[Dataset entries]
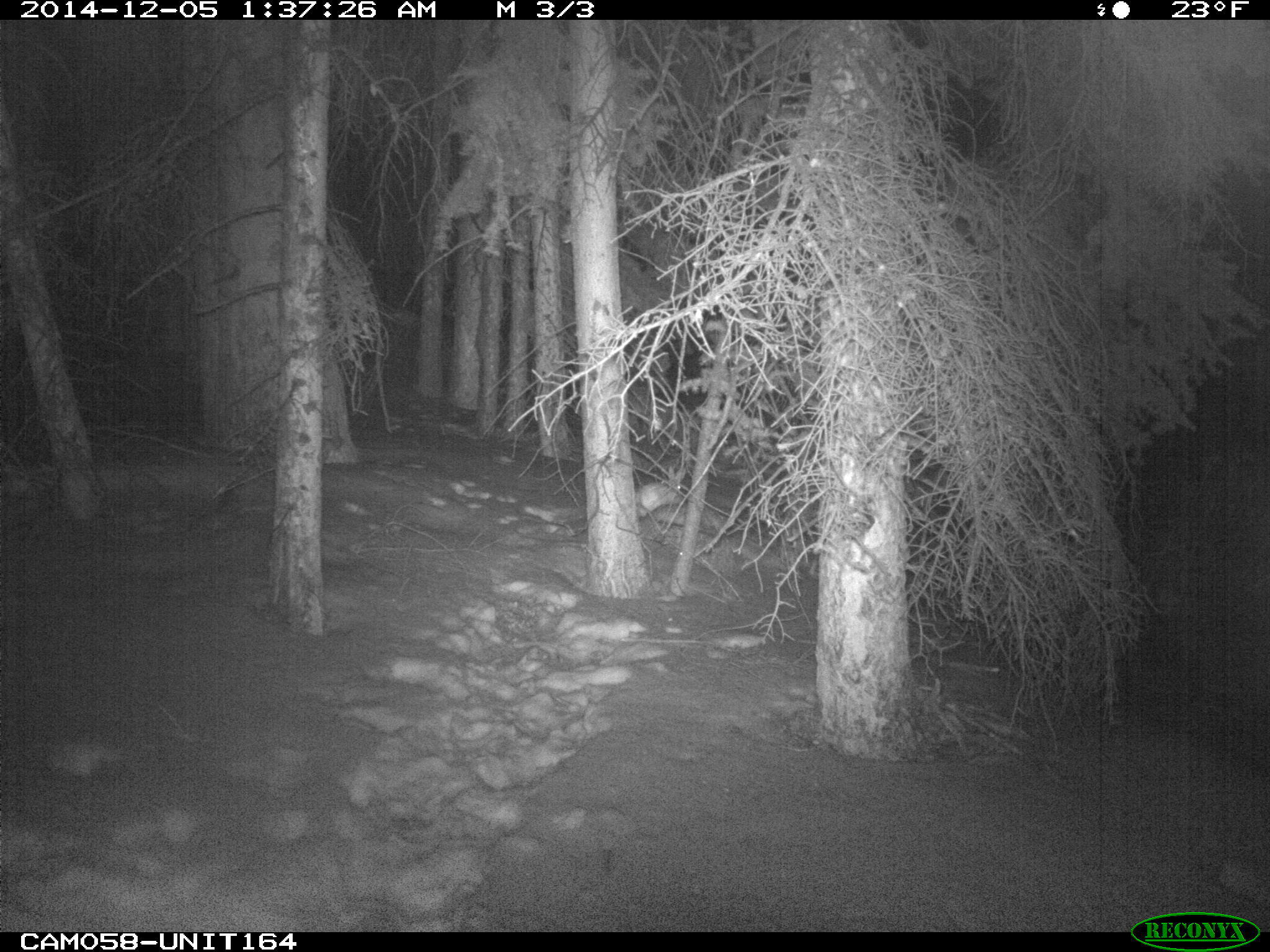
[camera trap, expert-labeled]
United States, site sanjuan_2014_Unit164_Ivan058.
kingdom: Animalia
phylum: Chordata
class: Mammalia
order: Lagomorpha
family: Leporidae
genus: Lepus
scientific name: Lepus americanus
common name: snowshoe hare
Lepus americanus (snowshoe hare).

...

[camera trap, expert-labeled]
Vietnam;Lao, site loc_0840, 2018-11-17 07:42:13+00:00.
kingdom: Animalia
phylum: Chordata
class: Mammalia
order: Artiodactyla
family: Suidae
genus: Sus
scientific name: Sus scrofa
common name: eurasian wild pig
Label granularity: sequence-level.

Work required:
Go through the data above line by line, count those that contain the string "site", and reply with the count only.

Solved problem:
2